April 24, 2002

Invasion of the Killer Teapot Lids

By Roy Rivenburg
Pushing the Panic Button: We are thinking about building a panic room in our house, but not for protection against intruders. We’re more worried about vicious teapot lids and placemats. According to an ABC News report forwarded by reader J. Williams, Britain recently issued a sobering study on dangerous household items.

For example, teapot lids injured 36 people in England last year and placemats wounded 165. In addition, toilet paper holders attacked 330 humans, whereas meat cleavers hurt only 329. In other words, if you can’t afford a panic room like the one in Jodie Foster’s new movie, be advised that it might be safer to wipe your backside with a meat cleaver than with toilet paper.

Also, in the unlikely event that you’re not afraid of placemats and other implements of destruction, here are several more reasons to flee to the nearest panic room:

-- A company called Stupid.com is selling Sigmund Freud action figures, Mr. Potato Head body massagers and a stuffed hamster that sings ‘‘Kung Fu Fighting.’’
-- Americans now spend $400 million a year on ‘‘designer dirt’’ for their gardens.
-- Playboy wants to publish a ‘‘Women of Enron’’ photo spread.
-- Hasbro is set to unleash more than 70 toys based on the new ‘‘Star Wars’’ movie, including an R2-D2 that chirps, sings and serves soda with its retractable right arm.
-- A Japanese newspaper reports that hugging a robotic toy seal can alter the chemical compounds in senior citizen urine.

Literary Faux Pas of the Month: Celestial Arts of Berkeley, Calif., recently published ‘‘The Little Book of Joy’’ by Dominique Glocheux, a small volume of maxims designed to help people ‘‘achieve everyday fulfillment and happiness by embracing life’s simple pleasures.’’ Among the tips:

-- ‘‘Enjoy a Popsicle on the beach in the summertime.’’
-- ‘‘Carry pictures of all your loved ones in your wallet.’’
-- ‘‘The next time you fly, ask to visit the cockpit.’’
Naturally, we highly recommend that last one, especially if you’re carrying a placemat or toilet paper holder.
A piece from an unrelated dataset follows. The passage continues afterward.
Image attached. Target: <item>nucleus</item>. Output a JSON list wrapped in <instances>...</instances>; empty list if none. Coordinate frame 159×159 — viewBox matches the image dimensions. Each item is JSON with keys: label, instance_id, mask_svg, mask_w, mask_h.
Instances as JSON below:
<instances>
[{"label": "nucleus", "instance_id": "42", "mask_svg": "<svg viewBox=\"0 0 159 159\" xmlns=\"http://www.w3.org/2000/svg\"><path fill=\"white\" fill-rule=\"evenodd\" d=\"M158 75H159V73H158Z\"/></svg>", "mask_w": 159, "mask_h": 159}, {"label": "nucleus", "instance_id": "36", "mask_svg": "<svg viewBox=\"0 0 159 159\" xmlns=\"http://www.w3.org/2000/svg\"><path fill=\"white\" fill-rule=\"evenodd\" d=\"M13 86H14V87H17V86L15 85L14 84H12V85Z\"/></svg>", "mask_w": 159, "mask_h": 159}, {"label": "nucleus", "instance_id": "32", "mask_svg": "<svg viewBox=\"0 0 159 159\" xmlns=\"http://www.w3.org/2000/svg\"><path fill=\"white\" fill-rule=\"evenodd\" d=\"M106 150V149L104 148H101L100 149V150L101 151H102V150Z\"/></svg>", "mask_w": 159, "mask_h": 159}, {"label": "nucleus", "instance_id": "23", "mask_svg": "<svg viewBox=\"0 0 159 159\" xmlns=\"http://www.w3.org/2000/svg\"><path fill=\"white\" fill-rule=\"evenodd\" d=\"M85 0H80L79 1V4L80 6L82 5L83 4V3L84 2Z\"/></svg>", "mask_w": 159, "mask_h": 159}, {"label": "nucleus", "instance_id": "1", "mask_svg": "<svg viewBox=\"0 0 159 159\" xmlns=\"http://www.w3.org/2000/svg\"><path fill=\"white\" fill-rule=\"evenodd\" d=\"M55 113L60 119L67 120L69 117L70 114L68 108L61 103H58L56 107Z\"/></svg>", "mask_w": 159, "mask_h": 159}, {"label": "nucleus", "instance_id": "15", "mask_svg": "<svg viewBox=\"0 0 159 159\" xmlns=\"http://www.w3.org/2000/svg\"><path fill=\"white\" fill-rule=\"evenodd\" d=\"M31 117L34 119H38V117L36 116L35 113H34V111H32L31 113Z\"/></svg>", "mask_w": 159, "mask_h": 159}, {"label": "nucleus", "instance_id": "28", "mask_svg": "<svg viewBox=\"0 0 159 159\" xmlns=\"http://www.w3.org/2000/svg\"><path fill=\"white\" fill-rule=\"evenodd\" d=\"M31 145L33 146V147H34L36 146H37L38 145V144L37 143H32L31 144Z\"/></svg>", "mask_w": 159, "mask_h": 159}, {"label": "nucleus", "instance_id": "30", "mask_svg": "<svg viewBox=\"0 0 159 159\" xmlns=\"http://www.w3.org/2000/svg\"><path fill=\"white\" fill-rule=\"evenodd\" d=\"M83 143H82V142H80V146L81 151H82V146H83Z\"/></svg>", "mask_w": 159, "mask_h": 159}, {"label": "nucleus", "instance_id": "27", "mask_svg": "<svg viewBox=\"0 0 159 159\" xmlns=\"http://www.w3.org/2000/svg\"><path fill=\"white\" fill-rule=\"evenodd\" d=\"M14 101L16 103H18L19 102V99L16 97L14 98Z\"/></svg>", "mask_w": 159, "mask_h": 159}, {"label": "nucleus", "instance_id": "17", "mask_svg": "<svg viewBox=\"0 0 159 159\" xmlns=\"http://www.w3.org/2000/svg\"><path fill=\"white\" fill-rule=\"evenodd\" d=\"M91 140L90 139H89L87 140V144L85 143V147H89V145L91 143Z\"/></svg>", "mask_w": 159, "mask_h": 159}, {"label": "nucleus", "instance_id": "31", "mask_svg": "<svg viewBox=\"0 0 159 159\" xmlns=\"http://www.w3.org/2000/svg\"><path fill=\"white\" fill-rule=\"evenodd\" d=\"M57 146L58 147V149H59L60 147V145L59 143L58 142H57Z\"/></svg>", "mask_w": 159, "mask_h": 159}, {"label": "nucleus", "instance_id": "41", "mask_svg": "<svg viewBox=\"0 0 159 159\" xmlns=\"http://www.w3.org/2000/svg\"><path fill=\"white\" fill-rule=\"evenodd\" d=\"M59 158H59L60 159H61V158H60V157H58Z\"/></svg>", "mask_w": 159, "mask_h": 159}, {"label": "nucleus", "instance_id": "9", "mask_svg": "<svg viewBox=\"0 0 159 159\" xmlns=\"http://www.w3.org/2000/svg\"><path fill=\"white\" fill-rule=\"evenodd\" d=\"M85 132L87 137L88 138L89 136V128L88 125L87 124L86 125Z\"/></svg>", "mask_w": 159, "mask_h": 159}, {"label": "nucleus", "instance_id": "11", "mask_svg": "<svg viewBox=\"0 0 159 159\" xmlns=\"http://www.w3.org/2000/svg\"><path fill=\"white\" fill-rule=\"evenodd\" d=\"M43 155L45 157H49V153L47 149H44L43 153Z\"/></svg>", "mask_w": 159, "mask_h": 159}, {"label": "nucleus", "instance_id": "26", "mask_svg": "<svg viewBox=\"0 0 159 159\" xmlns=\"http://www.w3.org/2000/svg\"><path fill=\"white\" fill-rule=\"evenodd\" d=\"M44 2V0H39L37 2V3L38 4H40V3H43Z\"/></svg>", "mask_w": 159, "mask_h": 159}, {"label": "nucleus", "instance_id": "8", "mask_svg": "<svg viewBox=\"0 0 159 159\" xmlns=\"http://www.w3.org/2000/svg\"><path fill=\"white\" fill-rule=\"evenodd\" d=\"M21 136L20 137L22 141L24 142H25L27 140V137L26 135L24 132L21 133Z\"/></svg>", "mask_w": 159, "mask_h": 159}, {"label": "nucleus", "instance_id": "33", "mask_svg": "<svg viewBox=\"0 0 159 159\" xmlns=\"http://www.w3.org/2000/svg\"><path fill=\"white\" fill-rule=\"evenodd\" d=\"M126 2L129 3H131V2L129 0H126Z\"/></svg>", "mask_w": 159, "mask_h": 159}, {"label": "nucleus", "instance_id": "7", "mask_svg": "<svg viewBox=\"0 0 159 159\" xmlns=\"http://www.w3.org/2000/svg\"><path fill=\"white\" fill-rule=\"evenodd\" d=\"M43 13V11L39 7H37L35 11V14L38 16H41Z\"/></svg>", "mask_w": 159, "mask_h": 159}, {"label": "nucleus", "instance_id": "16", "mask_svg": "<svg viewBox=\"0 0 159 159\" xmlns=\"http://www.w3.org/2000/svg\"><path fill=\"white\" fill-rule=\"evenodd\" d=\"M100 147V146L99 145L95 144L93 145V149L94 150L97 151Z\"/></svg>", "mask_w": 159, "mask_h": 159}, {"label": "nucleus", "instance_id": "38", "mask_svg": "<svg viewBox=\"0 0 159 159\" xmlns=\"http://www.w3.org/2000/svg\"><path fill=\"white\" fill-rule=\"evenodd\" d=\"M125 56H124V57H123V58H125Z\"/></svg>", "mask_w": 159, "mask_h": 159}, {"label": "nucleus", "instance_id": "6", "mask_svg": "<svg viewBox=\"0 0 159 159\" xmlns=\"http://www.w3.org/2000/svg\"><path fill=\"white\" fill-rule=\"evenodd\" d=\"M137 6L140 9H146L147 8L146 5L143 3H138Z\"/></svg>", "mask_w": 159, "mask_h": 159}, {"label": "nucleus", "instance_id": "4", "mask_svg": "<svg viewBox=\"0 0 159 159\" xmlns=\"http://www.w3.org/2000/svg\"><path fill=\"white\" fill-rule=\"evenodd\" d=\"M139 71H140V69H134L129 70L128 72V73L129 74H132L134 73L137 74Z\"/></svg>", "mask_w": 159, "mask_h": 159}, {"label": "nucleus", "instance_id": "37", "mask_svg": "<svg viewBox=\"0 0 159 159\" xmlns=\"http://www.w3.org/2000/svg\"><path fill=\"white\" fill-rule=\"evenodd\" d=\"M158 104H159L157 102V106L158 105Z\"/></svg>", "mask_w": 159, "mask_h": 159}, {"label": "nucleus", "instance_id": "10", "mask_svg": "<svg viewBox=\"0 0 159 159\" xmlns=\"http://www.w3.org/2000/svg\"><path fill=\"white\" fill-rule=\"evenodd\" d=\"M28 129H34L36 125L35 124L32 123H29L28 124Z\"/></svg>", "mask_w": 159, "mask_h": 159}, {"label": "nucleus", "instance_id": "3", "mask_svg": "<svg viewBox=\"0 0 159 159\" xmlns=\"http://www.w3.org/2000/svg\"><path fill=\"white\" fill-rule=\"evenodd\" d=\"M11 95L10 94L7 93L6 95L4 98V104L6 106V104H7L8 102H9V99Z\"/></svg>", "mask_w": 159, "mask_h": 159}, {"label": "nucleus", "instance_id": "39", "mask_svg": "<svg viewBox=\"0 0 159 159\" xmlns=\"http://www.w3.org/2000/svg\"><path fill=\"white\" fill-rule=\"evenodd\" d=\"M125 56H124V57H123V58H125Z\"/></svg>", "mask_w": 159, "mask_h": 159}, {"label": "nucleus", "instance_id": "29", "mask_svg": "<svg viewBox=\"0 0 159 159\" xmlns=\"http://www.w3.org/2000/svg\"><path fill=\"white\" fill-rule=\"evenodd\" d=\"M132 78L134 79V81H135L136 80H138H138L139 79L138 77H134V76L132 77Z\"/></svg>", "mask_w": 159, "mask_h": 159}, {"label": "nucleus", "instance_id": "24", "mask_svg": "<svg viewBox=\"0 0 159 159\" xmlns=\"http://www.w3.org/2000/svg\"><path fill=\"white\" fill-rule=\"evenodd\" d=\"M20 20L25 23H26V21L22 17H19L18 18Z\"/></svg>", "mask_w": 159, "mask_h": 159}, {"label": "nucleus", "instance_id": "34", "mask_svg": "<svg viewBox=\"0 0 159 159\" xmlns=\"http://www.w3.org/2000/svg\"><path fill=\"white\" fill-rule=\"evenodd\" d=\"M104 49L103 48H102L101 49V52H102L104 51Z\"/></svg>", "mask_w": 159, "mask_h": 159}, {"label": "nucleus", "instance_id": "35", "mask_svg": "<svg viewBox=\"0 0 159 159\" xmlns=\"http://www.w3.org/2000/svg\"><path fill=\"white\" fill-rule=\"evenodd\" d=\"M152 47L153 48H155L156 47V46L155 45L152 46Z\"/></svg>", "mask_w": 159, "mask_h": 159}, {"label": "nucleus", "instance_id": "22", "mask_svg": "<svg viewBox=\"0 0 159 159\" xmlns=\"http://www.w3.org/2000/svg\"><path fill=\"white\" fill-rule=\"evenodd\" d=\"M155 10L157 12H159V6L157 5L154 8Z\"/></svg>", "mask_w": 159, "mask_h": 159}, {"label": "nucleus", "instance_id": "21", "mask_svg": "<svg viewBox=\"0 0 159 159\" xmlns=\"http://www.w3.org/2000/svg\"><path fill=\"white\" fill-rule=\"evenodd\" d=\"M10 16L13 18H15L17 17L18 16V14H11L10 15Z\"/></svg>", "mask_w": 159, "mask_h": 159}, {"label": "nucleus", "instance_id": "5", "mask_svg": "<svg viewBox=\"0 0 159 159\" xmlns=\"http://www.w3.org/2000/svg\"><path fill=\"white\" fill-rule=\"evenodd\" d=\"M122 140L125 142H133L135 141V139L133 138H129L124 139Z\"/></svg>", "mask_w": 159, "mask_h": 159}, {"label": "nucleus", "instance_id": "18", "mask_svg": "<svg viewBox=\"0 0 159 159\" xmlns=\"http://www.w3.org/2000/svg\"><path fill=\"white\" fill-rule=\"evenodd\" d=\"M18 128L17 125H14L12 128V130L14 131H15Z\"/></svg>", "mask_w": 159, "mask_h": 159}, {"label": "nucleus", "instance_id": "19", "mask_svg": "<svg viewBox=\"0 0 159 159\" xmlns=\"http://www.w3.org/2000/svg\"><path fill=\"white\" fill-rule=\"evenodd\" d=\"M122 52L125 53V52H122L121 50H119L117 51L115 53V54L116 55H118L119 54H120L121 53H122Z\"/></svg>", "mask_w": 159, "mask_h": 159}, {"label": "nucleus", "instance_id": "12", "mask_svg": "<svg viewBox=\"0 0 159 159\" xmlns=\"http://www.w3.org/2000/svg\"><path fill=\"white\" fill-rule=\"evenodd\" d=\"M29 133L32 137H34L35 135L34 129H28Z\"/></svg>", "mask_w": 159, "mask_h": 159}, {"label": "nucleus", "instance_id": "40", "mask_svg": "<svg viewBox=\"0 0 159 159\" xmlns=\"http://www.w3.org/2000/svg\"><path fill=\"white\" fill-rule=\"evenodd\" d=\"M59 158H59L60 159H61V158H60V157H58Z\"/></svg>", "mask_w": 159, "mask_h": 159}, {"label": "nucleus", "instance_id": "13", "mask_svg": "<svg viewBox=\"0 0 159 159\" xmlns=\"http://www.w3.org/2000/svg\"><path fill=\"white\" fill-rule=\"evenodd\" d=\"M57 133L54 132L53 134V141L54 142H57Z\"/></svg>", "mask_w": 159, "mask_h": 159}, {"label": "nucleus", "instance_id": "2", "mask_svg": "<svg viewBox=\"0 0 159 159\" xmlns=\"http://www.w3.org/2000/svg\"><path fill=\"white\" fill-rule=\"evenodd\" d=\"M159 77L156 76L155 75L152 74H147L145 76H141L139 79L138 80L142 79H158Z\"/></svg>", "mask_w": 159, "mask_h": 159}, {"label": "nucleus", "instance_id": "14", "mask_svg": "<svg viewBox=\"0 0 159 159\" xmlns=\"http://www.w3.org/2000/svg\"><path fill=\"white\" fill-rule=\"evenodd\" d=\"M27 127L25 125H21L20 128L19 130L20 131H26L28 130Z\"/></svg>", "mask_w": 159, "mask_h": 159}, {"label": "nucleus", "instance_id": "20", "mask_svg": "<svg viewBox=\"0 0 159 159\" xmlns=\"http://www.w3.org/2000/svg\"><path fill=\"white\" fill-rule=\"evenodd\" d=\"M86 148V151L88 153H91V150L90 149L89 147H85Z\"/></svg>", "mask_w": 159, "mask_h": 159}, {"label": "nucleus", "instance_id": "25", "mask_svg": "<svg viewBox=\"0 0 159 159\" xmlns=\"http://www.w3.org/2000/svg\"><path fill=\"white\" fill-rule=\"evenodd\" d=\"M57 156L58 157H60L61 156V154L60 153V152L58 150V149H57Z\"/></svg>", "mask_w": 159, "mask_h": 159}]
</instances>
Also, if the stewardess seems uncooperative, you can usually melt her resistance by uttering a quick prayer, such as ‘‘Allah is great.’’

Weird Polls Bureau: Half of all laptop computer owners have operated their machines while wearing nothing but underwear, according to a survey by Intel. The survey also uncovered a farmer who claims to use his laptop while milking cows and a woman who perches her laptop on her dog’s back.

The Next Arms Race: Humans love one-upmanship. During the Cold War, if the Soviet Union had enough nuclear missiles to destroy the planet 50 times, we’d build enough to destroy it 80 times. Likewise, if a fisherman brags about catching a 75-pound bass, his rival will talk about reeling in a 150-pound bass, thus setting off a chain reaction of tales that inevitably ends with the first person mentioning the time he caught Shamu and the second person buying an A-bomb from a former Soviet republic and bombing the first’s house.

The latest one-upmanship game is in Texas. In order to avoid police radar, some truckers use radar detectors. But now, state troopers have radar detector detectors. Where will the madness stop? With radar detector detector detector detectors?

Supermarket Tabloid Headline of the Week: ‘‘The World is Running Out of Words!’’ (Weekly World News)

We think this story is absolute ... um, well, you know, um ...

Unpaid Informants: Wireless Flash News Service, Washington Post, Mainichi Daily News, Reuters, Associated Press.